• Data block:
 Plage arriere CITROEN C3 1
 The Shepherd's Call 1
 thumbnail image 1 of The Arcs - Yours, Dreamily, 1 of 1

• Requirement:
Here, the lines to copy run from the one containing "The Shepherd's Call 1" to the final line of the listing; copy them exactly and nothing else.

• Answer section:
 The Shepherd's Call 1
 thumbnail image 1 of The Arcs - Yours, Dreamily, 1 of 1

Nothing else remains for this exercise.